++++ INPUT ROWS ++++

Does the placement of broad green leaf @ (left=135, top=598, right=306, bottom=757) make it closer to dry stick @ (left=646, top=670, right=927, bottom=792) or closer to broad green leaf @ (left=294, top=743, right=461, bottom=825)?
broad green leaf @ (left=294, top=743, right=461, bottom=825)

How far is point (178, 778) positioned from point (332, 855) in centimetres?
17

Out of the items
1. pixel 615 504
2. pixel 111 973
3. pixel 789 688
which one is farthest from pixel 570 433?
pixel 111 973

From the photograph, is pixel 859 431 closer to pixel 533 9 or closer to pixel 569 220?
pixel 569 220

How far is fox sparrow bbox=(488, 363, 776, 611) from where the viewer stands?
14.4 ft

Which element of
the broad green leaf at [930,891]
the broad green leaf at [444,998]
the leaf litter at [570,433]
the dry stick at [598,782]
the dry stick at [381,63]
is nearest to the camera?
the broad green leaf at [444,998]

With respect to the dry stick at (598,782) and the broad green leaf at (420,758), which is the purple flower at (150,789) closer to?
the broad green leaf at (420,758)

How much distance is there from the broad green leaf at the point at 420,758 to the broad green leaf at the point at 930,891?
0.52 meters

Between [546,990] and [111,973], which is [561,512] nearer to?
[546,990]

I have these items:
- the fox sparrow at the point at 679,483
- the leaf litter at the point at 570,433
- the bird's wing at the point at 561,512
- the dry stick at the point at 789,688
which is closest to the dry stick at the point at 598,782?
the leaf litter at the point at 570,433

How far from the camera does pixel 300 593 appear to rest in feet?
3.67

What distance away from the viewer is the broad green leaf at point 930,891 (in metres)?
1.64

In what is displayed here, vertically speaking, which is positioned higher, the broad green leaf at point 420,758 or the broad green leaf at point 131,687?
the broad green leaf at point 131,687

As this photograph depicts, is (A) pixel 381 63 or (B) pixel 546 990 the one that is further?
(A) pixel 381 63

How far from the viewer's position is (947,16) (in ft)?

++++

* EXERCISE
Rewrite the stretch from the line containing "In what is displayed" through the end of the records as a JSON list of strings, one string per line, leaving out blank lines.

* RESULT OF THE EXERCISE
[
  "In what is displayed here, vertically speaking, which is positioned higher, the broad green leaf at point 420,758 or the broad green leaf at point 131,687?",
  "the broad green leaf at point 131,687",
  "As this photograph depicts, is (A) pixel 381 63 or (B) pixel 546 990 the one that is further?",
  "(A) pixel 381 63",
  "How far from the viewer's position is (947,16) (in ft)?"
]